▶ [What you should do]
Could you copy each line of the entries that contains "Tanzania"?

━━━━━ Records shown

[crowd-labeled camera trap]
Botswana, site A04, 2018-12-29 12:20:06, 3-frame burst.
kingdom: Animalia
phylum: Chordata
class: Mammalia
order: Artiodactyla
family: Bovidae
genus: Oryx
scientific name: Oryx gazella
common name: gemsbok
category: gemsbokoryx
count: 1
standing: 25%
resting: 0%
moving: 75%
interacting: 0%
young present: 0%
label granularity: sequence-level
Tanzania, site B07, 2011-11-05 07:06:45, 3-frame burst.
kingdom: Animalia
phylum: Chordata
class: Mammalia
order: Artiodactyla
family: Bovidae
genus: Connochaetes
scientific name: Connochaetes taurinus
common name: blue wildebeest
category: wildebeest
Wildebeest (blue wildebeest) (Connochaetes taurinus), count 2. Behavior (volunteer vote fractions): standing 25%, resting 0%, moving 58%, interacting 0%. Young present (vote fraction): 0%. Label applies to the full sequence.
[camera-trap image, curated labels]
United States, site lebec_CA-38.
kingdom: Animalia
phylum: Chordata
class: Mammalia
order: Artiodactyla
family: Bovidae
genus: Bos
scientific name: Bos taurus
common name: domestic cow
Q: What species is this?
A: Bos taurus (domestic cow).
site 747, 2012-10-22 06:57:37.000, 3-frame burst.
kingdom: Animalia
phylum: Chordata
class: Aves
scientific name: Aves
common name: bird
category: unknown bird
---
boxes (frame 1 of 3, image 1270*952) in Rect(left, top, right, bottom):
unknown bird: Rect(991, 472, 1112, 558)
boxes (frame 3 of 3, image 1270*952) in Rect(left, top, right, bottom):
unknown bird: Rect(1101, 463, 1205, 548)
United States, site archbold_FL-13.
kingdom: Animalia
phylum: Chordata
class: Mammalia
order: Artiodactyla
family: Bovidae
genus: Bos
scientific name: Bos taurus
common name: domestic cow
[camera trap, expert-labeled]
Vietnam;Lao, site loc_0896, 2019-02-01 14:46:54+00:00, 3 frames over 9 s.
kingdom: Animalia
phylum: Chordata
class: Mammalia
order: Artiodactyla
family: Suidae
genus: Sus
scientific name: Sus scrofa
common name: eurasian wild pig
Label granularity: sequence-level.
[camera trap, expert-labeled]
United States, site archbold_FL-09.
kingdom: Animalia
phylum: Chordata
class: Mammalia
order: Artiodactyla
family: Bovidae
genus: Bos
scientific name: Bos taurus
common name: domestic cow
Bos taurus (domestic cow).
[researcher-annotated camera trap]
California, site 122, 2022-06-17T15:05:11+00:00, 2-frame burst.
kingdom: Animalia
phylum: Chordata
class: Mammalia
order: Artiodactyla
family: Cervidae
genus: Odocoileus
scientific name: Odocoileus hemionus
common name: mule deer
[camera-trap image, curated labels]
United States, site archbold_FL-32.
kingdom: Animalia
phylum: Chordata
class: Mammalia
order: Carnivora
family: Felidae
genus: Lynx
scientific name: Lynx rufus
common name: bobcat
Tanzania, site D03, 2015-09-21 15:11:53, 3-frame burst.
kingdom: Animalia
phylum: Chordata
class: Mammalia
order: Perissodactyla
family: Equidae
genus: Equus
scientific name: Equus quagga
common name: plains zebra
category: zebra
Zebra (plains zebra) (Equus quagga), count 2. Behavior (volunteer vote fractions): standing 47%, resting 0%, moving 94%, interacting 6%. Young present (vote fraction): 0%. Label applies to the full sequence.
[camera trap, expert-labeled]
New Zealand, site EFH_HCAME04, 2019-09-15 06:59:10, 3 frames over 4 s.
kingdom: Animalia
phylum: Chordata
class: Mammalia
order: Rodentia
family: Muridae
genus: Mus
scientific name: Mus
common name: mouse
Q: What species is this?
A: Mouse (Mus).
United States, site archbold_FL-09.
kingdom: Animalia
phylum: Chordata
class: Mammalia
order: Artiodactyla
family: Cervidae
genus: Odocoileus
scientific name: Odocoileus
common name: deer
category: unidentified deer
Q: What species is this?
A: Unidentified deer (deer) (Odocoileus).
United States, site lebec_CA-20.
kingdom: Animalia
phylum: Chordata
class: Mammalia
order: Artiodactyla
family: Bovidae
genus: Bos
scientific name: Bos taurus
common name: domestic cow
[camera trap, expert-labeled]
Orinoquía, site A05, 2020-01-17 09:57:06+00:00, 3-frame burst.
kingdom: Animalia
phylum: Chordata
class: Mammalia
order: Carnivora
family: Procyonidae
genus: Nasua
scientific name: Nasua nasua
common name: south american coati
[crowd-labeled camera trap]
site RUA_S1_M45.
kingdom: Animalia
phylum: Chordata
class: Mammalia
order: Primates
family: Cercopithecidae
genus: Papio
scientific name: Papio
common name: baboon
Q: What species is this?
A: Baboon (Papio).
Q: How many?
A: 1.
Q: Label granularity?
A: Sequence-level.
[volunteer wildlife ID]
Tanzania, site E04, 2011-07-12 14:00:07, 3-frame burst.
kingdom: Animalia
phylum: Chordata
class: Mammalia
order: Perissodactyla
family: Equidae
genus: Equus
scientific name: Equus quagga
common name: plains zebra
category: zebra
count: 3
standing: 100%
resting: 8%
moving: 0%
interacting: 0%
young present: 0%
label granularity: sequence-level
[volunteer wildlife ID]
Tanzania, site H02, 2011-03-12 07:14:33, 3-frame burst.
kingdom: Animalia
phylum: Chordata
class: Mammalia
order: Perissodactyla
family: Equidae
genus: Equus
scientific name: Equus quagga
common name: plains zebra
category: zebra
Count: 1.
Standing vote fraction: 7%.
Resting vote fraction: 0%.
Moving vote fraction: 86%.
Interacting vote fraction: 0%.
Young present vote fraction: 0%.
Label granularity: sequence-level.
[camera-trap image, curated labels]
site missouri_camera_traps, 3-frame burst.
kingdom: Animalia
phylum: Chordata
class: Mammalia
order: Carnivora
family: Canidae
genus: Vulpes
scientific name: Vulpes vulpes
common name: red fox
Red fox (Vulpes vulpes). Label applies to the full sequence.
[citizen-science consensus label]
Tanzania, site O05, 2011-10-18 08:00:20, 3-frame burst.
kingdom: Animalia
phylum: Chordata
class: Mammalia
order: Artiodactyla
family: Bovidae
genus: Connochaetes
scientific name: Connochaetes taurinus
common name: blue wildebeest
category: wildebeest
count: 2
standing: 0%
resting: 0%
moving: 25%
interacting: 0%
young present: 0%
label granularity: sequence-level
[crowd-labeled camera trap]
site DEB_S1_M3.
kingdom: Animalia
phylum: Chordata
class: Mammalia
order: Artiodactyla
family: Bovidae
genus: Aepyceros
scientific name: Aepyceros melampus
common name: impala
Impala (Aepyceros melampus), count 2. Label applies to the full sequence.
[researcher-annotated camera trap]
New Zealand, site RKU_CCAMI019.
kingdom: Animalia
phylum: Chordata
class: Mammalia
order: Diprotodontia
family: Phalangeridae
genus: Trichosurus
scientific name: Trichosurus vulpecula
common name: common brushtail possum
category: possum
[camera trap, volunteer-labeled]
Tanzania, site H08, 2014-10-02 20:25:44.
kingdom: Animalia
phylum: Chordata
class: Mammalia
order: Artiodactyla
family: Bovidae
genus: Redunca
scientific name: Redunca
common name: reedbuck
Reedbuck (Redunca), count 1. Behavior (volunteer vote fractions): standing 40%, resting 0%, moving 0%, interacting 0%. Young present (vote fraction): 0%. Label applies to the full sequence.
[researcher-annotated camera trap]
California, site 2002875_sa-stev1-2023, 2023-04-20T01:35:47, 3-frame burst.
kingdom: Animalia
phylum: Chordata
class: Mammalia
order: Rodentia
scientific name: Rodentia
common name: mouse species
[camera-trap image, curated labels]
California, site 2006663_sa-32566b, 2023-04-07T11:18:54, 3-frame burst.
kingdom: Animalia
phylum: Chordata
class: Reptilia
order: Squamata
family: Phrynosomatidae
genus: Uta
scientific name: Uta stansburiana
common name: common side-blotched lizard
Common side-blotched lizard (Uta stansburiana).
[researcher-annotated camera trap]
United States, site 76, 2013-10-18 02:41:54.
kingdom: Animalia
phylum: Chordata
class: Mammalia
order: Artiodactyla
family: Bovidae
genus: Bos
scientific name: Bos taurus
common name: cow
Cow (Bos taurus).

━━━━━━━━━━

▶ [Solution to this problem]
Tanzania, site B07, 2011-11-05 07:06:45, 3-frame burst.
Tanzania, site D03, 2015-09-21 15:11:53, 3-frame burst.
Tanzania, site E04, 2011-07-12 14:00:07, 3-frame burst.
Tanzania, site H02, 2011-03-12 07:14:33, 3-frame burst.
Tanzania, site O05, 2011-10-18 08:00:20, 3-frame burst.
Tanzania, site H08, 2014-10-02 20:25:44.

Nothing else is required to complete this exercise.